Zet de regels, beginnend bij de regel met "What is bottommost among" en eindigend bij de regel met "3.79 meters", in een Markdown-tabel met de kolommen Nummer en Regel. Laat lege regels weg.

### UITTREKSEL UIT GEGEVENS

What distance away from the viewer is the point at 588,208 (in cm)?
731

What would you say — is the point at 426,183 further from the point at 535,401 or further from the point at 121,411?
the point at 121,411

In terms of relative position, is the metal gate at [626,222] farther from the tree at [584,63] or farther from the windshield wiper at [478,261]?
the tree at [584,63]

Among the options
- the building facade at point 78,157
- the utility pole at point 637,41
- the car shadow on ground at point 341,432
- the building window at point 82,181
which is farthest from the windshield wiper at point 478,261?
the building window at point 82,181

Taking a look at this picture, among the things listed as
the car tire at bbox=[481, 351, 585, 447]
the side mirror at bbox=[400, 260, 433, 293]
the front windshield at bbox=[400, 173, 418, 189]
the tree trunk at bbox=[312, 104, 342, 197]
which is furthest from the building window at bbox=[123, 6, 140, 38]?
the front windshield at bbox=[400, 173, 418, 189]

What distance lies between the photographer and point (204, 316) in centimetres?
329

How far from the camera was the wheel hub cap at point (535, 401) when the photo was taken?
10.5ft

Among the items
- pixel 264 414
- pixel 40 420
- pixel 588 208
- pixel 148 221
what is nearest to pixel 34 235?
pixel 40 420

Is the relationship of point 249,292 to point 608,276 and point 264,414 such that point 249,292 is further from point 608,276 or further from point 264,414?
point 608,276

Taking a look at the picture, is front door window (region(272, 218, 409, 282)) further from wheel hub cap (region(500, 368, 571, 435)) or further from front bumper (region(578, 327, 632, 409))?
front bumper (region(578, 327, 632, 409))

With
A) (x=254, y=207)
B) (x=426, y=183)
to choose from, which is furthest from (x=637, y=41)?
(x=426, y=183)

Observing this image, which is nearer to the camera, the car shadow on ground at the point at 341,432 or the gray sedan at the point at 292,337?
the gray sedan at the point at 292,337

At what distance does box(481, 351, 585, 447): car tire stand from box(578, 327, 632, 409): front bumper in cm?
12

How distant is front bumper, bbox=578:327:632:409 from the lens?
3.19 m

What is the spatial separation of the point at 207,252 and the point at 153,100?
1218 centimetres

######
### UITTREKSEL UIT GEGEVENS

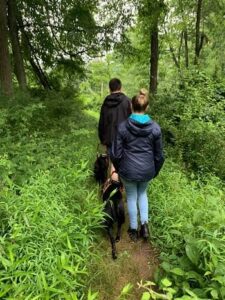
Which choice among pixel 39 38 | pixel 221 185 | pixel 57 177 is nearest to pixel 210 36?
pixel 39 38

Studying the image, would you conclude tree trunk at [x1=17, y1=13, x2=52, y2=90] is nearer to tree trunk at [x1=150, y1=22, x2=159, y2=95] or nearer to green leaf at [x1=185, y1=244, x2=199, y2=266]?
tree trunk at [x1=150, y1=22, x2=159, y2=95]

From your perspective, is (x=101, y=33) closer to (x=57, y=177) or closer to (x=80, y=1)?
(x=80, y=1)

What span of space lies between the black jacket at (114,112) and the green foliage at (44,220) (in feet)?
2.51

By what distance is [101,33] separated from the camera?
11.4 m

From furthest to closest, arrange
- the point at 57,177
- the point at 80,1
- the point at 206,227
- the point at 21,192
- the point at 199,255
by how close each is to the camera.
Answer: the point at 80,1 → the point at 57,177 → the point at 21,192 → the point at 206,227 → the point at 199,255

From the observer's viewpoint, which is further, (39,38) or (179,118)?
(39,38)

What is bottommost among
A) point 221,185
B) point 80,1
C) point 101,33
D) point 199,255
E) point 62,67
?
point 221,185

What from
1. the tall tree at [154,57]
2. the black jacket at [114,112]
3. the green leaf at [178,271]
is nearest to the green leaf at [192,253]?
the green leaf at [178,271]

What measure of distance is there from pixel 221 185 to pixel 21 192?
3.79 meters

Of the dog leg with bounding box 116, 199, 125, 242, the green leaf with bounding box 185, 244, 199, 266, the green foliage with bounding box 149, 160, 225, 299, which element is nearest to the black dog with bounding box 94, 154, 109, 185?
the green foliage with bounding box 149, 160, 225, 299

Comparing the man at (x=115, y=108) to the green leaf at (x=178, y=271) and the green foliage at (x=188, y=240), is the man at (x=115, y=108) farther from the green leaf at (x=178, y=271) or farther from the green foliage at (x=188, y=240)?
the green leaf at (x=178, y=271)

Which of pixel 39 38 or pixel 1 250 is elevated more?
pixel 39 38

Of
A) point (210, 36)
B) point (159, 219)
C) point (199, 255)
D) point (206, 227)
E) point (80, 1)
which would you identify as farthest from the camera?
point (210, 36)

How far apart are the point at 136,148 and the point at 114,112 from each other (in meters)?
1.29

######

→ **UITGEWERKT ANTWOORD**
| Nummer | Regel |
|---|---|
| 1 | What is bottommost among |
| 2 | A) point 221,185 |
| 3 | B) point 80,1 |
| 4 | C) point 101,33 |
| 5 | D) point 199,255 |
| 6 | E) point 62,67 |
| 7 | ? |
| 8 | point 221,185 |
| 9 | What from |
| 10 | 1. the tall tree at [154,57] |
| 11 | 2. the black jacket at [114,112] |
| 12 | 3. the green leaf at [178,271] |
| 13 | is nearest to the green leaf at [192,253]? |
| 14 | the green leaf at [178,271] |
| 15 | What measure of distance is there from pixel 221 185 to pixel 21 192? |
| 16 | 3.79 meters |